=== SELECTION ===

EMILY BRONTE (1818-1848): A CENTENARY TRIBUTE

 

By Prof. H. Sunder Rao, M.A.

 

EXACTLY a hundred years ago, there passed away one of the most fascinating and enigmatic personalities in English literature. While the world knows a great deal about her more famous sister, Charlotte Bronte, we know so little of Emily that it is difficult to arrive at a proper estimate of her personality and genius. She is the most elusive of the Bronte sisters. That she was a genius, there is no doubt. The Brontes, in fact, were an extraordinary family, and as it usually happens in such cases, a great deal of eccentricity was mixed up with their talents. Undoubtedly, this eccentricity is at least partly to be traced to their father, the Rev. Patrick Bronte, a clergyman of Irish descent, who had more than his share of that ‘quizzicality’ which is the most characteristic trait of the Irish race. We are told, for example, that this man suffered from an unreasonable terror of fire which made him taboo carpets and curtains in the house; and also that he had his own quixotic theories of education which, assuredly, should have embittered the lives of his children.

 

A lot of legends have gathered round Emily Bronte–which is nothing strange in the case of a person of whom the world knows so little. But stripped of all the accretions which have entered into it, the story of Emily Bronte is a fascinating story. Who does not know of her life-long devotion to her wastrel brother, Branwell; her supreme courage in the face of the loneliness and frustration which surrounded her brief years; her pathetic quest for love and happiness; her stoic, and almost stubborn, defiance of death when she lay ill and broken; her superhuman strength of will with which she at last faced the ‘inevitable hour’; of her ‘lithesome, graceful figure’, her beautiful hair, pale complexion, and ‘kind, kindling eyes which were sometime dark grey and at others dark blue; her silent, reserved nature, her passion for beauty, for something ‘afar’?

 

But behind this impenetrable reserve, there lay a nature endowed with an unusual sensitiveness to the mystery and tragedy of life. Emily never made a fuss of her talents and no one in the family circle ever guessed that this pale girl full of gloom and harsh reserve had any creative genius. It was not until 1845 (three years before her death) when her elder sister Charlotte discovered the little ‘washing-book’ in which Emily had written her poems in her small delicate hand, that any one knew the depths which were hidden under Emily’s reserved nature. To Charlotte who had, like so many others, looked upon Emily as an ordinary, commonplace person, this was a revelation as disturbing as it was joyful–disturbing because of a remorseful realisation that she had so long failed to appreciate her younger sister at her true value and gain her confidence, and joyful because of the sudden glimpse she was enabled to have into a nature so responsive to the finer and higher things of life. However, it was too late, for in December 1848, death stepped in and took poor Emily away beyond the reach of either her sister’s indifference or appreciation. The fact was that Charlottee and Emily could never be kindred spirits. Charlotte was practical, censorious, and domineering, though kindly and helpful in her own way, while Emily was silent, sensitive, and extraordinarily shy and reticent by nature, and her mind and imagination worked in quite a different manner from her elder sister’s.

=== INPUT RECORDS ===

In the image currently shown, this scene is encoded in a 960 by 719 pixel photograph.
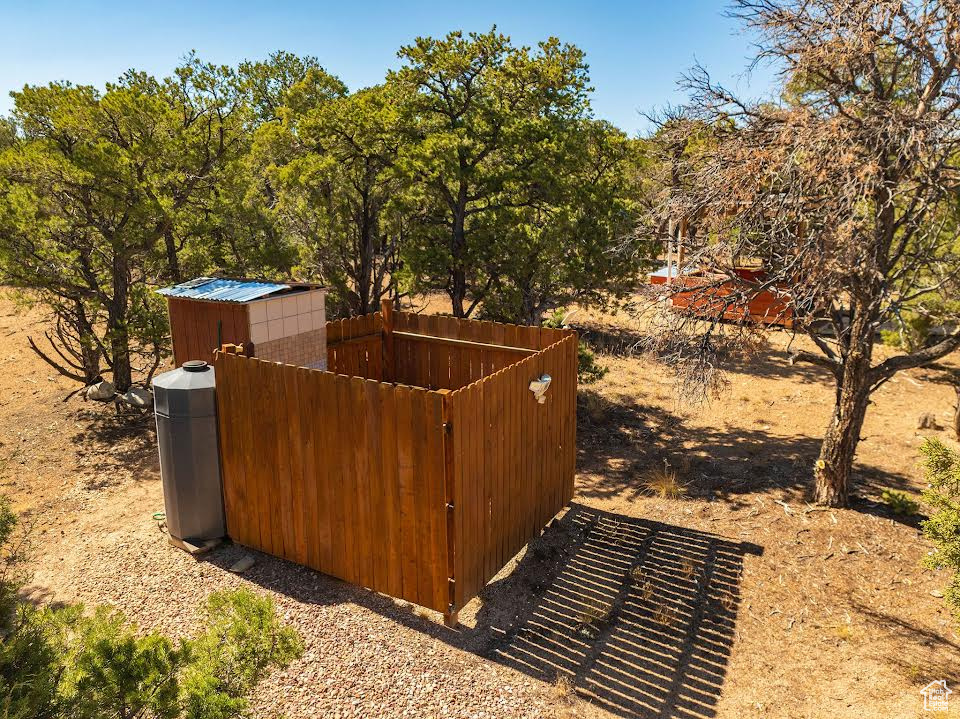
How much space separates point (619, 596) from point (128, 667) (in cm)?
494

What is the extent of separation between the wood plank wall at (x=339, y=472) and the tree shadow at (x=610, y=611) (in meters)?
0.36

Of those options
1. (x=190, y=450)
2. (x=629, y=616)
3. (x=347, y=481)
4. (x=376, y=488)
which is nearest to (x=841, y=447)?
(x=629, y=616)

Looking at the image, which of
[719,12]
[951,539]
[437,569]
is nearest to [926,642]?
[951,539]

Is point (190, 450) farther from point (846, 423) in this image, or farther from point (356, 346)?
point (846, 423)

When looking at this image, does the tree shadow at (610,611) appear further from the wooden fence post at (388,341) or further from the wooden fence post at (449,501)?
the wooden fence post at (388,341)

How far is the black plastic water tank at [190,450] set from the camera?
6.77 m

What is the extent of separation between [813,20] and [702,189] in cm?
209

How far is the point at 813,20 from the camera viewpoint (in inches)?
272

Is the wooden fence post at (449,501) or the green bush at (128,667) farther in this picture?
the wooden fence post at (449,501)

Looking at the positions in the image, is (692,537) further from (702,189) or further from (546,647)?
(702,189)

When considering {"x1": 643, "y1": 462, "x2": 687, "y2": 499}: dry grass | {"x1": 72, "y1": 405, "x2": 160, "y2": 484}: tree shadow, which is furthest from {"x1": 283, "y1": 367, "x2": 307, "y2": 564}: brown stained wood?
{"x1": 643, "y1": 462, "x2": 687, "y2": 499}: dry grass

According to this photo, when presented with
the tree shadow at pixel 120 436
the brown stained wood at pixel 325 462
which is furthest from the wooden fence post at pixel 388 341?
the tree shadow at pixel 120 436

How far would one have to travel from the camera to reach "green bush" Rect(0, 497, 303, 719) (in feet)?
8.98

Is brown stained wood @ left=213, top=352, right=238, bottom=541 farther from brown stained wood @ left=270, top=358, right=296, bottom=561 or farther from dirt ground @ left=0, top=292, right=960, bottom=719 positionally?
brown stained wood @ left=270, top=358, right=296, bottom=561
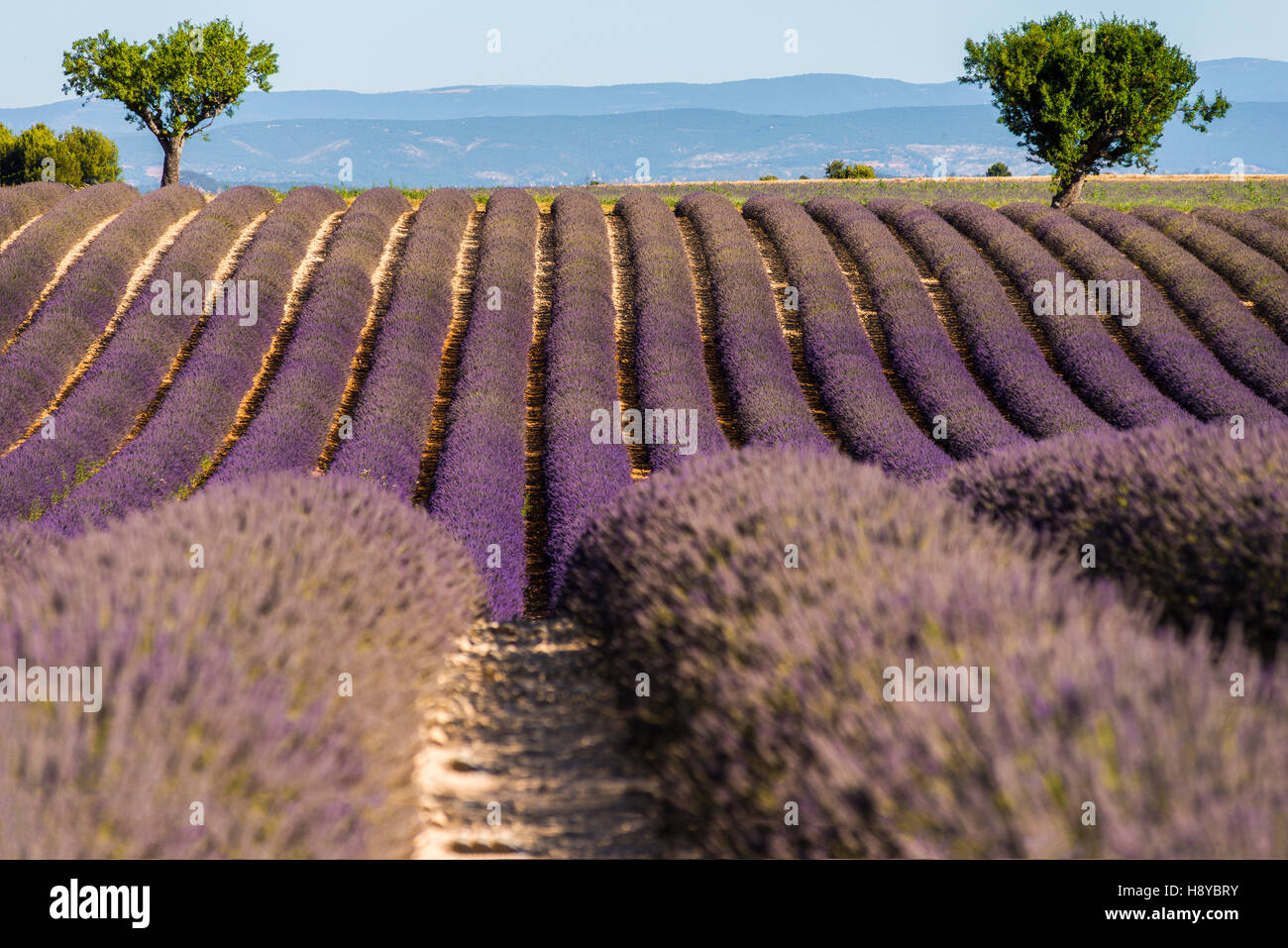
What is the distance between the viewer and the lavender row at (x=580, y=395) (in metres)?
9.43

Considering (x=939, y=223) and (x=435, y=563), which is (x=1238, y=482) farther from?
(x=939, y=223)

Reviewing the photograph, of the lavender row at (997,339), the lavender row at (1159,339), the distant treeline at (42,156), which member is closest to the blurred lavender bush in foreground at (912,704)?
the lavender row at (997,339)

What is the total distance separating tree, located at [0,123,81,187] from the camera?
128 ft

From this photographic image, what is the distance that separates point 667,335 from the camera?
1418 centimetres

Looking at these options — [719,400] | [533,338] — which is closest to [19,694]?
[719,400]

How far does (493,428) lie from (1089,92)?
22.8m

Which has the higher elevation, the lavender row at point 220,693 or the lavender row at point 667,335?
the lavender row at point 667,335

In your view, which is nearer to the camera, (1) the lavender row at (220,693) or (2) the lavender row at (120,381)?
(1) the lavender row at (220,693)

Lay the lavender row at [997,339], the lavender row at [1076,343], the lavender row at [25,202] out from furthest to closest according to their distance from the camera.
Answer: the lavender row at [25,202]
the lavender row at [1076,343]
the lavender row at [997,339]

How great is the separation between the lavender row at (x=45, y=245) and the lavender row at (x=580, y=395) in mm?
8363

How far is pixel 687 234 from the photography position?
2003 cm

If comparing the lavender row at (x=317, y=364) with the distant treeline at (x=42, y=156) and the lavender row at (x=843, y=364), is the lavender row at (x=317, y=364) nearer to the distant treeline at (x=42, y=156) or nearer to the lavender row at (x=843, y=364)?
the lavender row at (x=843, y=364)

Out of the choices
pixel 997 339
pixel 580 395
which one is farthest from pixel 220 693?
pixel 997 339
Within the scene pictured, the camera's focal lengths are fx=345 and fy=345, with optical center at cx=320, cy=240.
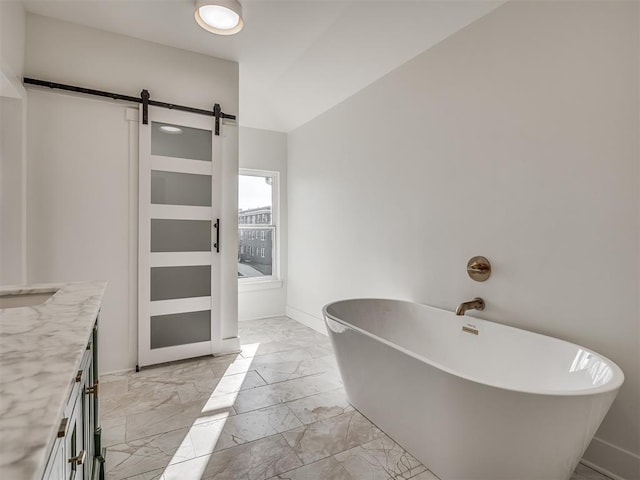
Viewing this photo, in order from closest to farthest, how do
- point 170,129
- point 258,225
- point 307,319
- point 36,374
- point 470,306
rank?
point 36,374 → point 470,306 → point 170,129 → point 307,319 → point 258,225

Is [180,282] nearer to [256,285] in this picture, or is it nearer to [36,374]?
[256,285]

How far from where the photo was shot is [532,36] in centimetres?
199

===

> _EXERCISE TASKS_:
[a] Pick out every line of the listing that contains the string "distance", matching case exactly.
[b] Resume the centenary tribute to Emily Bronte, starting right after its last sentence.

> _RESPONSES BY TASK_:
[a]
What is the distance between the viewer and the lavender row at (x=580, y=395) (in metres)?
What is the total distance separating tree, located at [0,123,81,187] from the camera?
From this photographic image, what is the distance that separates point 667,335 from the camera?
Lay the lavender row at [997,339], the lavender row at [1076,343], the lavender row at [25,202] out from furthest to closest according to their distance from the camera.

[b]
 

It is in her writings that this shy, reserved woman reveals some thing of the depths of her personality. Emily Bronte’s writings are not many; they consist only of some poems and a novel. But meagre as her literary output is, it has a quality that belongs only to great things. Her poems reveal a nature that was intensely conscious of asense of loneliness and weighed down at times by a heavy burden of the sorrows and frustrations of life. But like all frustrated and deeply sensitive and highly gifted natures, Emily looked beyond the narrow horizons of her own existence and derived consolation and sustenance from a world of spiritual values and visions. It is difficult to reconstruct any coherent philosophy or system of thought from the ideas which she scatters through her poems. But it must be admitted that for spiritual courage and intensity these few poems are unsurpassed in Victorian literature. For, even at moments when the world looked dreary and empty (as well it might in the grey and grim surroundings of Haworth) Emily drew solace and strength by identifying her spirit with the elemental forces of Nature. The following lines from one of her early poems show this:

 

I’ll walk when my own nature would be leading:

It vexes me to choose another guide:

Where the grey flocks in ferny glens are feeding,

Where the wild wind blows on the mountain side.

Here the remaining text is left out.